Industry news

  • 19 Mar 2009 12:00 AM | Anonymous

    Orange is outsourcing its mobile network operations in the UK to Nokia Siemens Networks. Under the contract, Nokia Siemens Networks will manage, expand and provide maintenance services for the Orange UK 2G/3G mobile network for the next five years. The deal aims to deliver improved quality of service and enhanced coverage for Orange UK’s 15.9 million mobile subscribers, while driving operational efficiency. Orange will continue to own and strategically plan its network.

    Nokia Siemens Networks is also finalising arrangements for a UK sub-contractor to provide first line maintenance services. As part of the outsourcing arrangement, close to 470 staff will transfer from Orange UK with approximately 230 joining Nokia Siemens Networks and the remainder being transferred to a first line maintenance sub-contractor.

    Pete Marsden, VP of IT & Networks for Orange UK, commented, “Nokia Siemens Networks has a proven global expertise in managing large, multi-technology networks, and our partnership with the company is a win-win for all involved.” Mr Marsden also commented on the future of the Orange employees being transferred, “Nokia Siemens Networks will provide our transferring employees with strong career paths within global organizations recognised as telecommunications industry leaders.”

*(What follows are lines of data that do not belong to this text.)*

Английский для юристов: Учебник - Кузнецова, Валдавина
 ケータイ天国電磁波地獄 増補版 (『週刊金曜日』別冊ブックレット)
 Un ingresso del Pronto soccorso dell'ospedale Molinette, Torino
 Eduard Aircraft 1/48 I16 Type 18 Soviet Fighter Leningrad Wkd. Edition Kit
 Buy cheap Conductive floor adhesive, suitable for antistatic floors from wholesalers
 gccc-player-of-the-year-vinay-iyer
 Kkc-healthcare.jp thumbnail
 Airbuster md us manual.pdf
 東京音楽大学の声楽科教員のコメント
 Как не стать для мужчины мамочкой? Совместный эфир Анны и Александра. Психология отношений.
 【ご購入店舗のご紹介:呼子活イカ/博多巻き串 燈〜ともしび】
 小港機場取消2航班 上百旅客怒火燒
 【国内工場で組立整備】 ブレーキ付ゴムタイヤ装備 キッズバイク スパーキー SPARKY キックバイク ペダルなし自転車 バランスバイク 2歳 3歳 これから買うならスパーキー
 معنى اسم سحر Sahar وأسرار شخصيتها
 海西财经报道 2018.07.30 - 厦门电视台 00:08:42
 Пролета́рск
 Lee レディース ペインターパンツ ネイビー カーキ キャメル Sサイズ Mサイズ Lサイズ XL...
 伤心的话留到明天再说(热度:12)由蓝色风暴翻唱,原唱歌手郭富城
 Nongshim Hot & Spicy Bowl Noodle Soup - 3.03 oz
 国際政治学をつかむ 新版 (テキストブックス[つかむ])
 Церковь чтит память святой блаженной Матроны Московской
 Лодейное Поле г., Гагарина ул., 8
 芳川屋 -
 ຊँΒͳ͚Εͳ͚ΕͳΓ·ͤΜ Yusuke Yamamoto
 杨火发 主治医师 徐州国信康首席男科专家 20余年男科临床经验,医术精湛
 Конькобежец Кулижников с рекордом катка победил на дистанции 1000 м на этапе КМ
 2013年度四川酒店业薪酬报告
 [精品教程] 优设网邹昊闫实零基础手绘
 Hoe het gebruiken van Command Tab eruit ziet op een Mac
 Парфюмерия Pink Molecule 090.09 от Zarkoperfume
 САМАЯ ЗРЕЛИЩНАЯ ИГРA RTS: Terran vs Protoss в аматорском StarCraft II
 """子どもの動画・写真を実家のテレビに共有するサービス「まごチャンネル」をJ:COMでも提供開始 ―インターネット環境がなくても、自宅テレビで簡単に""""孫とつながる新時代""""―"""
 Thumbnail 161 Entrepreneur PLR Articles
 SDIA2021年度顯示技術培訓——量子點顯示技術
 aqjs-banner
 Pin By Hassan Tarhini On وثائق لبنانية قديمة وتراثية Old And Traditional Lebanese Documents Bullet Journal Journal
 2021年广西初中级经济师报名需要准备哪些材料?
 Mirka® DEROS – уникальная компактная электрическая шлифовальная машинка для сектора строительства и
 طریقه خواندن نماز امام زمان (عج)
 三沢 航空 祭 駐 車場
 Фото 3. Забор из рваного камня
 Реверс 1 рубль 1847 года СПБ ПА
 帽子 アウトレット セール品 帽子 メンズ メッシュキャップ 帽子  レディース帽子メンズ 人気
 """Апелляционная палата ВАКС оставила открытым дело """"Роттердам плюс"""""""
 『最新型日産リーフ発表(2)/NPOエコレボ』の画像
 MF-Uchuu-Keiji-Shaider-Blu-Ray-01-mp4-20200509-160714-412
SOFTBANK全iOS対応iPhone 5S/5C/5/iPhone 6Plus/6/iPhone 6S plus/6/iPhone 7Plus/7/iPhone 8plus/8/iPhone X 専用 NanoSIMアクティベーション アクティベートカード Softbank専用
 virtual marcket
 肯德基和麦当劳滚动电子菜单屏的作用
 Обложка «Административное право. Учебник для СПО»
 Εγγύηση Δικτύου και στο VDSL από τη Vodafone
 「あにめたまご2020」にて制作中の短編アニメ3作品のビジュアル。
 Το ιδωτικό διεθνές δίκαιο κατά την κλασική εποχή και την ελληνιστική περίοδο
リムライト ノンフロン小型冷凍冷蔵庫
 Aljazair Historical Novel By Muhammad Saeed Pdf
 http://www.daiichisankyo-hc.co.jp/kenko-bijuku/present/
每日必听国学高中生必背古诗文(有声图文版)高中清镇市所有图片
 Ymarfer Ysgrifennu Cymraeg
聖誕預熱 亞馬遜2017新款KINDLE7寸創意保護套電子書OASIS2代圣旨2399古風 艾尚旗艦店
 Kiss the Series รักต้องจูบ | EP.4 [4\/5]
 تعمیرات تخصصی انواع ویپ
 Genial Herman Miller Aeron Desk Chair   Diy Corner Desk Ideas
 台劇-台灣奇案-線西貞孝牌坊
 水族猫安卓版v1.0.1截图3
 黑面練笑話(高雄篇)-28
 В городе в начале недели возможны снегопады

    No financial details were released.

  • 19 Mar 2009 12:00 AM | Anonymous

    The NHS has launched ‘The Cancer Commissioning Tool’ (CCT) developed by IT services company, Concentra. The CCT will help NHS managers, specialists in public health, senior staff within networks and clinicians develop better cancer-fighting strategies at a local level, based on national data and standards.

    The new system brings together information that had previously only been available in piecemeal fashion to give the health service a much more comprehensive view of cancer care across England. The system will also help create greater NHS efficiency by allowing important activities like checking costs of new medicines to be done just once.

    Richard Hancox, Associate Director of Commissioning at the National Cancer Action Team, commented, “I am convinced a lot of positive results will flow from the CCT. I also foresee that the success of the CCT can be built upon in other disease areas in the NHS.”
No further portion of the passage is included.